» **Assigned task**
The reply is to be the lines from the one with "2010 SUZUKI GSX1250FA ROAD" through the last line of the records below, each retyped exactly, with pictures left out.

» **Short web captions**
-- Opening Marker --

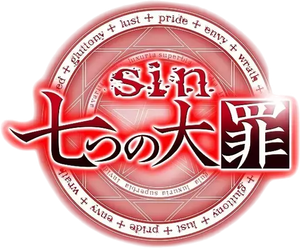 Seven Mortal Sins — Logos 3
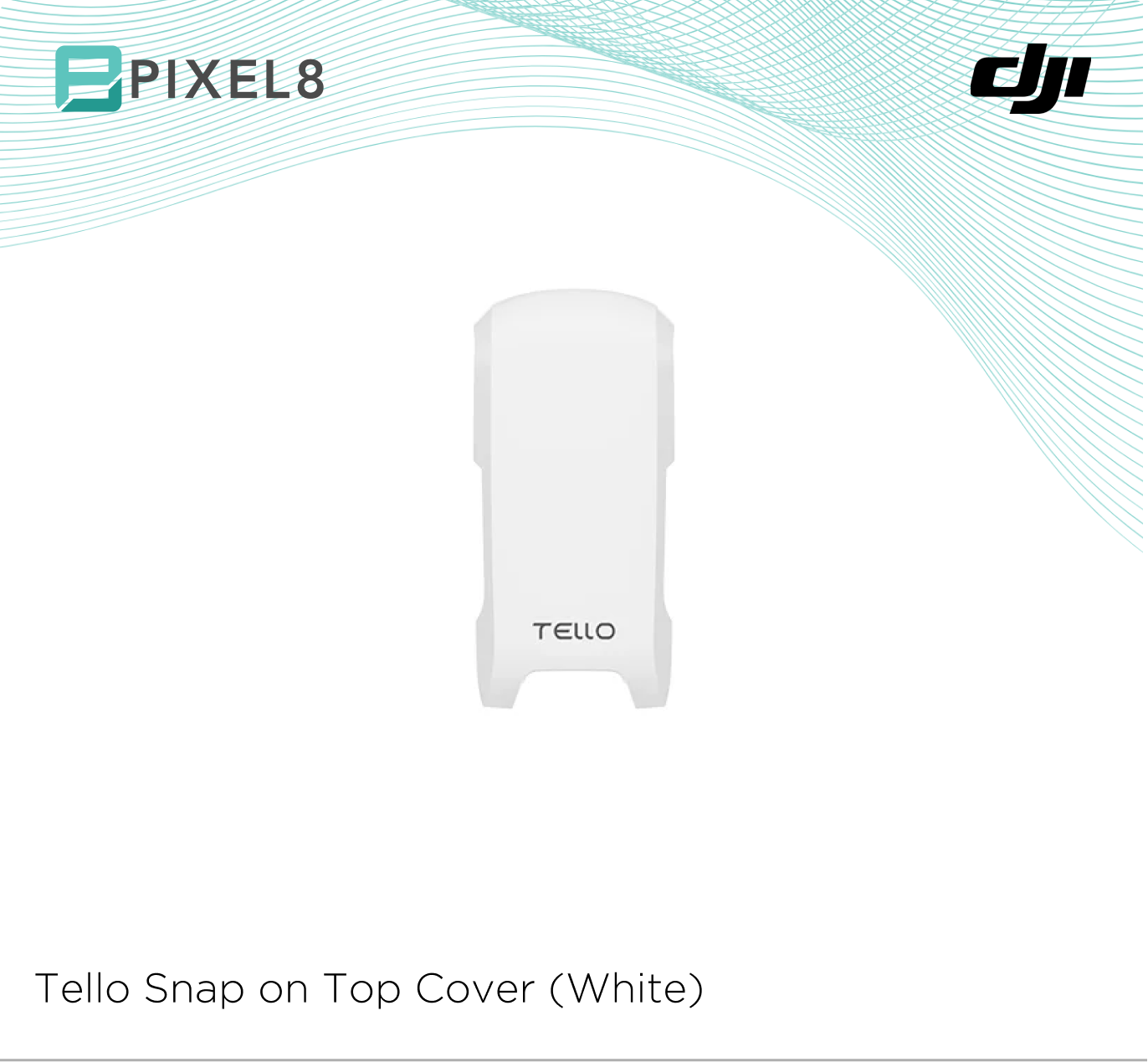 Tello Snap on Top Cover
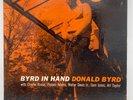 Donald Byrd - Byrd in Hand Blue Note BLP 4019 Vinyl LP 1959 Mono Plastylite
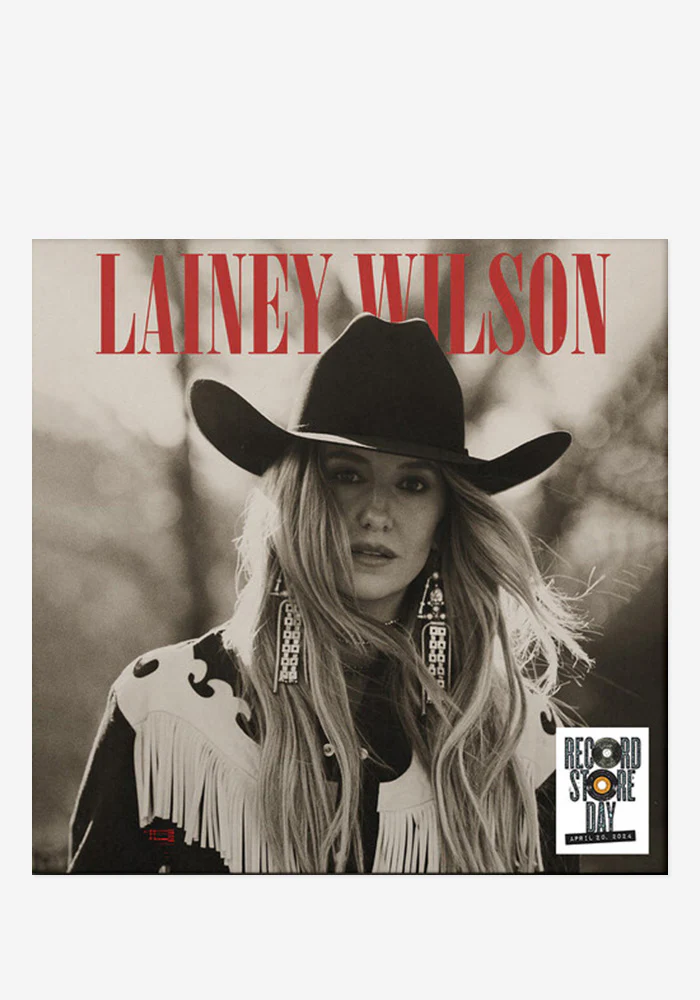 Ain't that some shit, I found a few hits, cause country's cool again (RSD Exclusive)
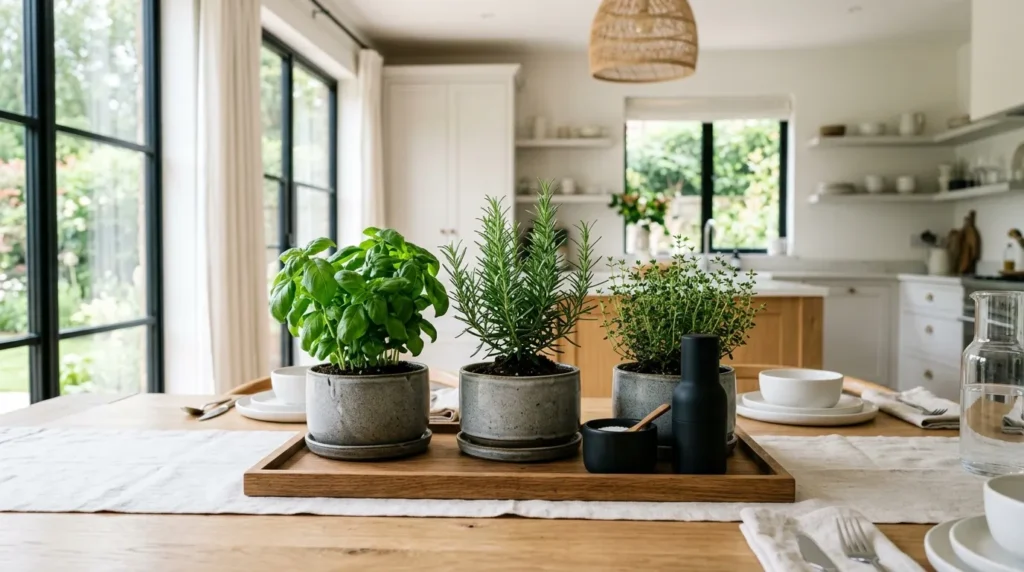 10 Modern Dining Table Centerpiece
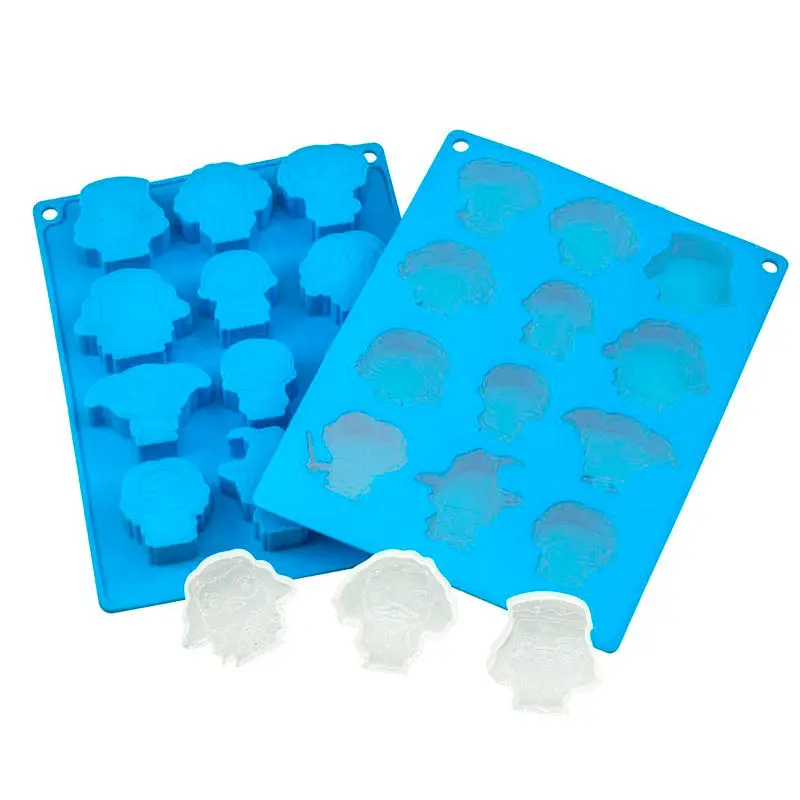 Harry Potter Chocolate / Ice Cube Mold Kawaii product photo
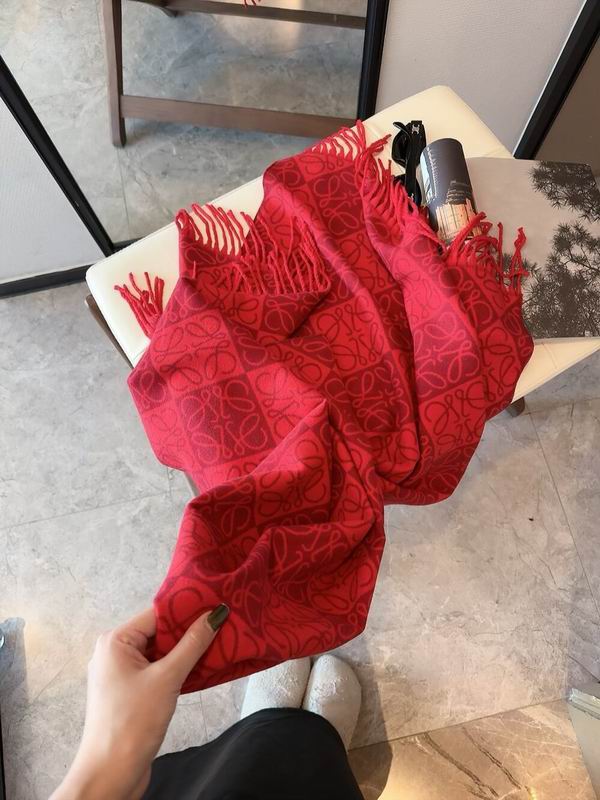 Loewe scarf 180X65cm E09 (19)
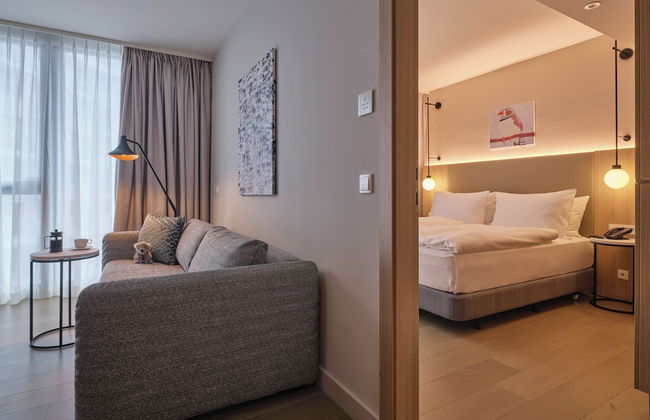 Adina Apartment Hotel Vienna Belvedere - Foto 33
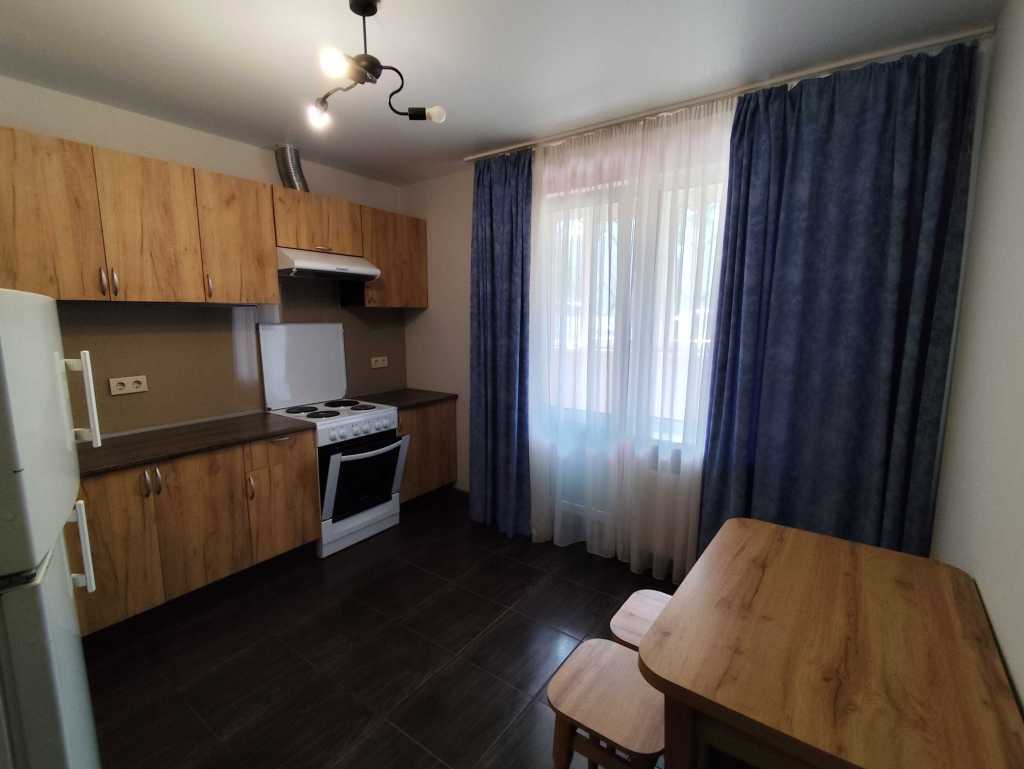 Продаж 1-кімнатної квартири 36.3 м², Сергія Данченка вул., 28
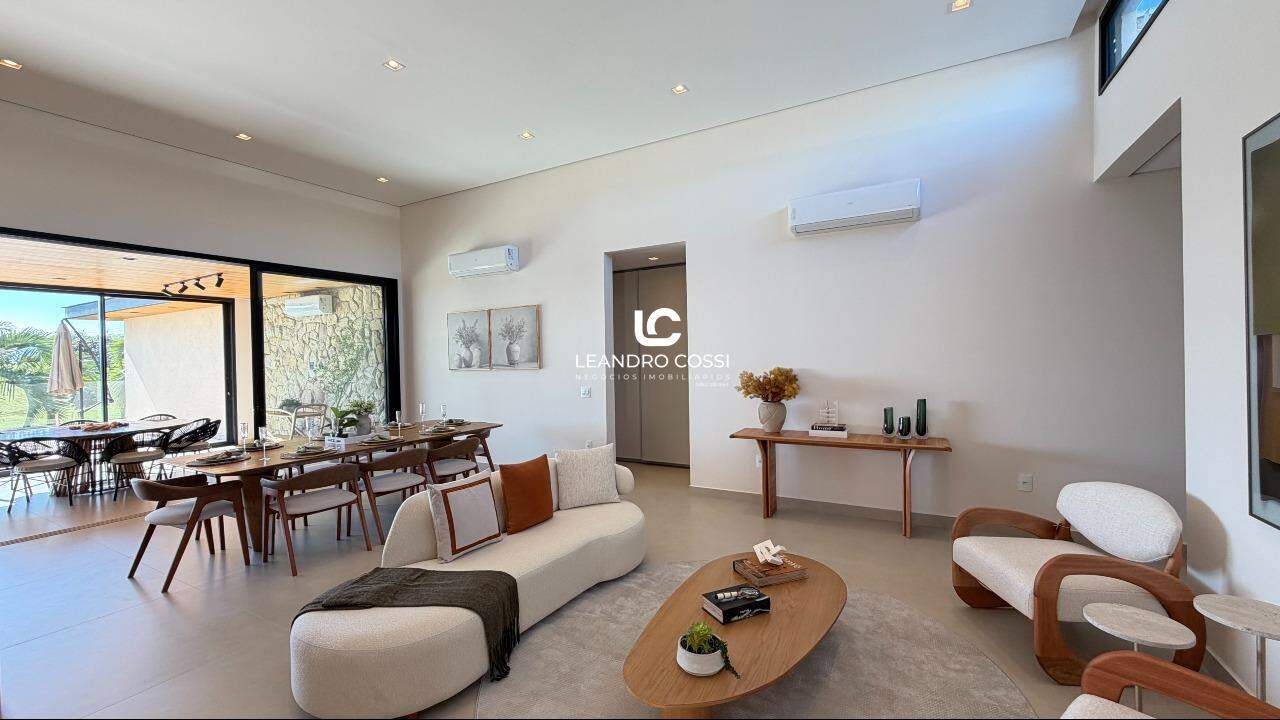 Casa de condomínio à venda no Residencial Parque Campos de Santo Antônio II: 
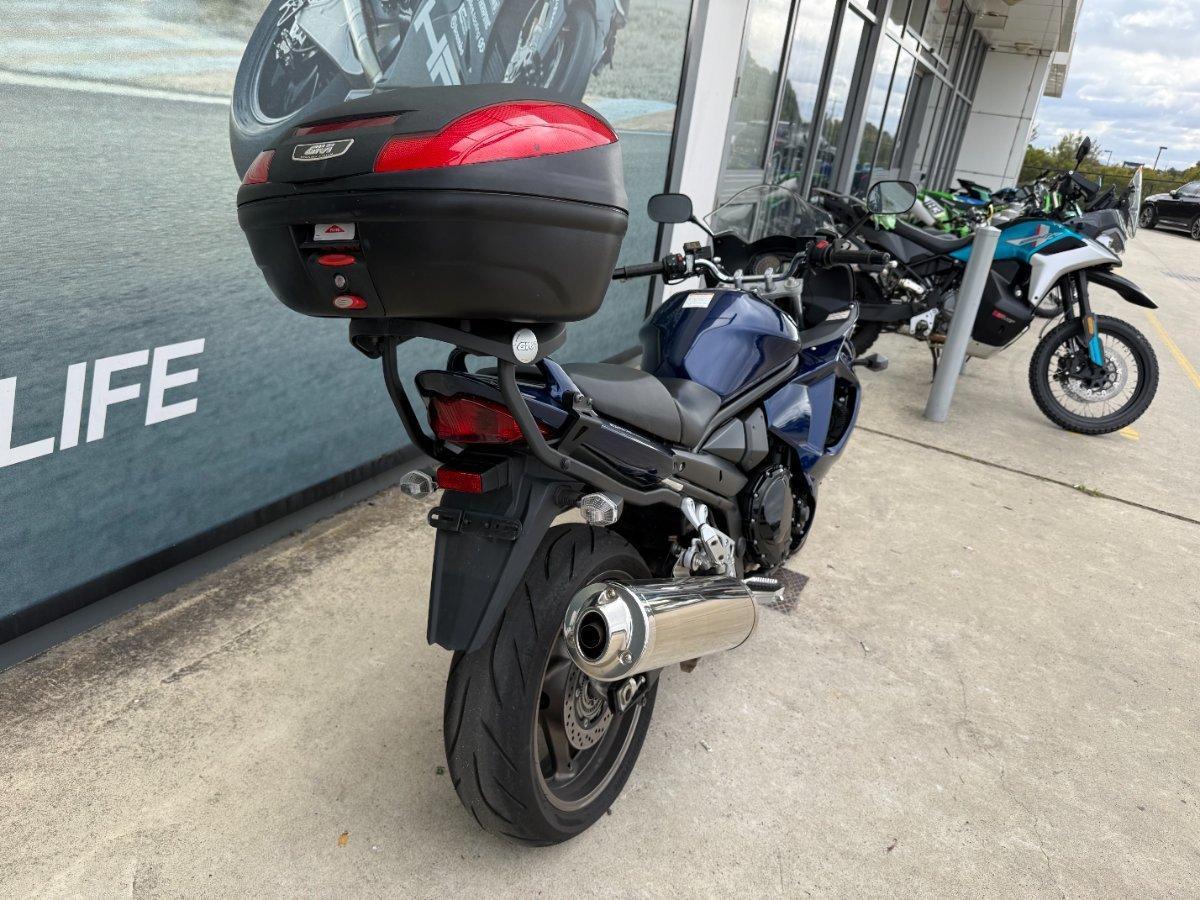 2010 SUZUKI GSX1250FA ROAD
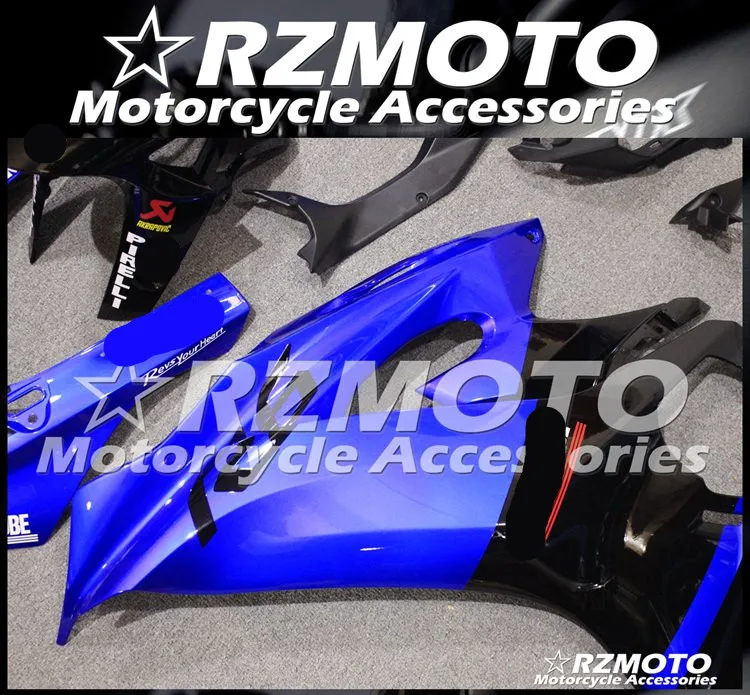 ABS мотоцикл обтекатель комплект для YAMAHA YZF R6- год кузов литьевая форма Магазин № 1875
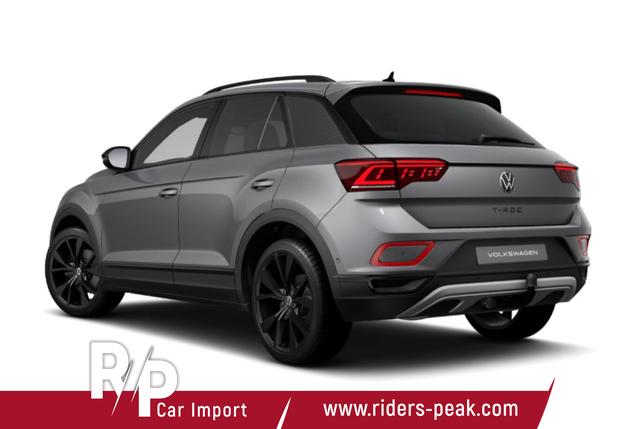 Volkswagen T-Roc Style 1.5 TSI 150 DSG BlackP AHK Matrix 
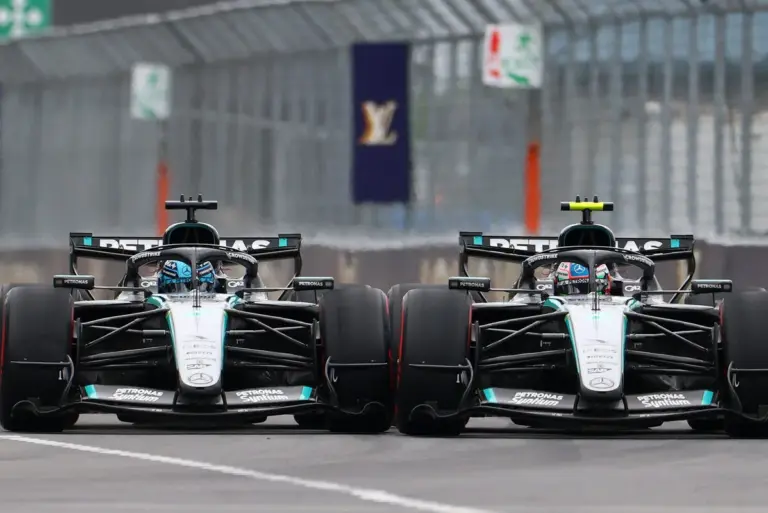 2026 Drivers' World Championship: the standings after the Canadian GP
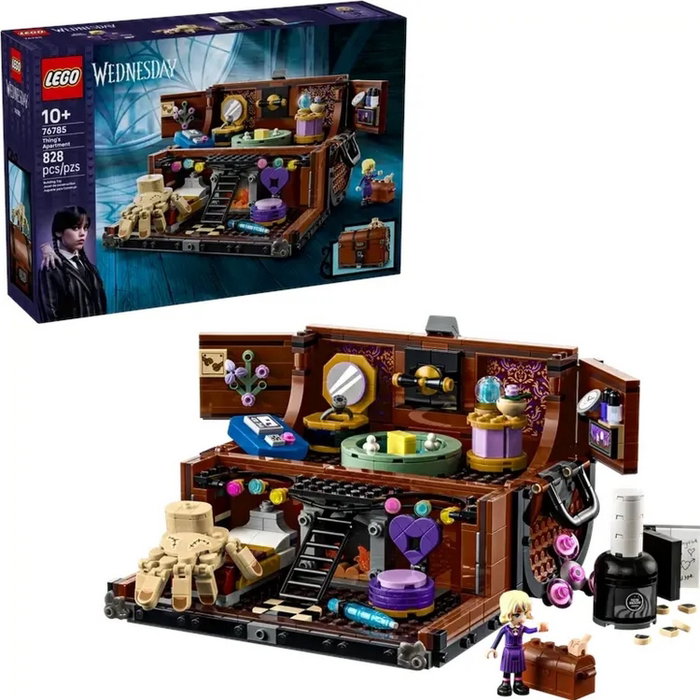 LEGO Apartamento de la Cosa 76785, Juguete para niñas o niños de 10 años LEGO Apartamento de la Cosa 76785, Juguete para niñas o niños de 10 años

-- Closing Marker --

» **Result of the task**
 2010 SUZUKI GSX1250FA ROAD
 ABS мотоцикл обтекатель комплект для YAMAHA YZF R6- год кузов литьевая форма Магазин № 1875
 Volkswagen T-Roc Style 1.5 TSI 150 DSG BlackP AHK Matrix 
 2026 Drivers' World Championship: the standings after the Canadian GP
 LEGO Apartamento de la Cosa 76785, Juguete para niñas o niños de 10 años LEGO Apartamento de la Cosa 76785, Juguete para niñas o niños de 10 años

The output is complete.